> **EXTRAIT**
--- --- ---

Inde : Des justicières en sari

Face à l'inaction des autorités et à la violence quotidienne qu'elles subissent, des femmes prennent les armes et leur destin en main. Le site d'informations Asia Sentinel, basé à Hong Kong, a rencontré ces "Robin des Bois" d'un autre genre.

Le district de Banda, dans l'Etat de l'Uttar Pradesh [dans le nord du pays], l'un des moins développés de l'Inde, défraye la chronique. C'est dans cette région du nord que sévit le Pink Gang [le gang rose], un groupe de 200 femmes qui se présentent comme les héritières de Robin des Bois. N'hésitant pas à répondre à la violence par la violence, ces redresseuses de torts punissent les assassinats d'épouses dont se rendent coupables certaines belles-mères, les sévices conjugaux, voire la corruption ou l'incapacité des élus. Ces femmes exubérantes et intrépides, reconnaissables à leurs saris roses, sont les ennemies jurées des maris violents et des fonctionnaires incompétents. Ayant personnellement subi des sévices sexuels, elles traquent les violeurs et les époux indignes, font la morale aux malfaiteurs et envahissent les postes de police pour réprimander les agents qui ne font pas leur travail.

--- --- ---

> **TRAVAIL À EFFECTUER**
1. Recopiez fidèlement tout le passage de l'article sur le Pink Gang qui va de « Face à l'inaction » jusqu'à « d'un autre genre. ».
2. D'après l'article sur le Pink Gang, combien de femmes ce groupe compte-t-il ?
3. Reprenez l'article sur le Pink Gang au point où il s'interrompt et poursuivez sa rédaction.

> **DONNÉES RECUEILLIES**
--- --- ---

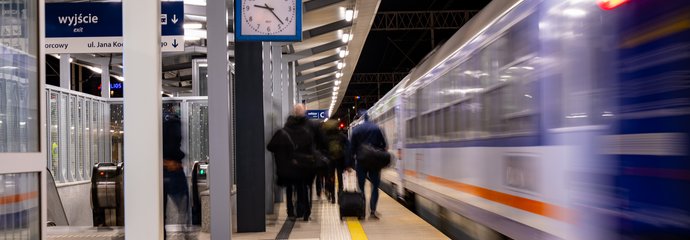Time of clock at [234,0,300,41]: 9:22
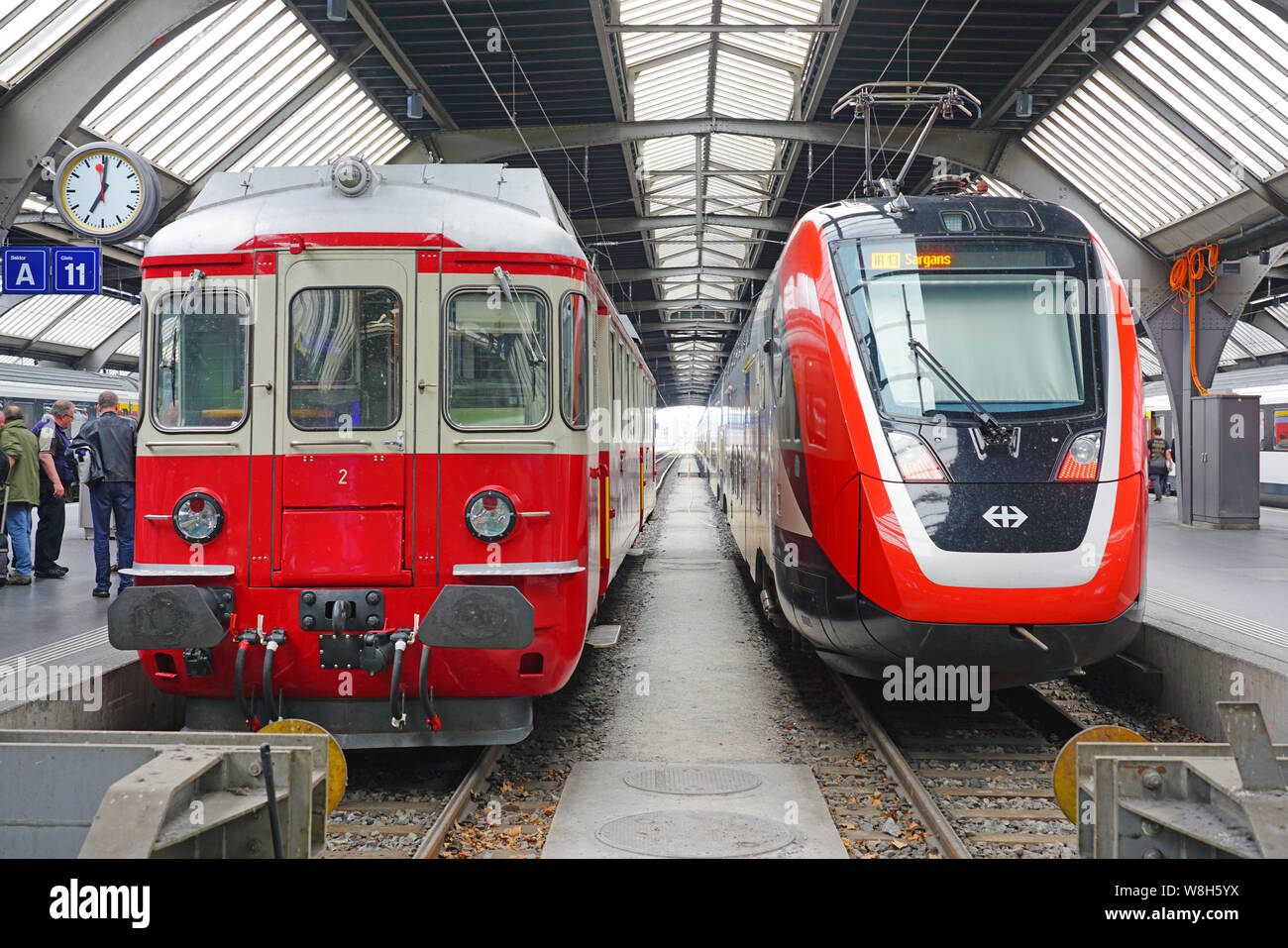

--- --- ---

> **LES RÉPONSES**
1.
Face à l'inaction des autorités et à la violence quotidienne qu'elles subissent, des femmes prennent les armes et leur destin en main. Le site d'informations Asia Sentinel, basé à Hong Kong, a rencontré ces "Robin des Bois" d'un autre genre.

2. Le Pink Gang compte 200 femmes.

3.
Créé en 2006 par Sampat Pal Devi, une femme de 45 ans mariée de force à l'âge de 9 ans et devenue mère quatre ans après, ce groupe agit comme une bande de justicières dans la zone de non-droit qu'est Banda. "Personne ne vient à notre secours, ici. Les fonctionnaires et la police sont corrompus et hostiles aux pauvres. Aussi sommes-nous parfois obligées de faire respecter la loi par nous-mêmes. Nous sommes une bande de justicières, pas un gang", a récemment déclaré la fondatrice du Pink Gang. Excédée par la corruption du système et les discriminations sociales dont se rendent coupables les autorités [notamment à l'égard des femmes, des basses castes et des intouchables], Sampat Pal Devi a décidé de passer à l'acte en apprenant que sa sœur avait été traînée par les cheveux dans la cour de sa maison par son mari alcoolique.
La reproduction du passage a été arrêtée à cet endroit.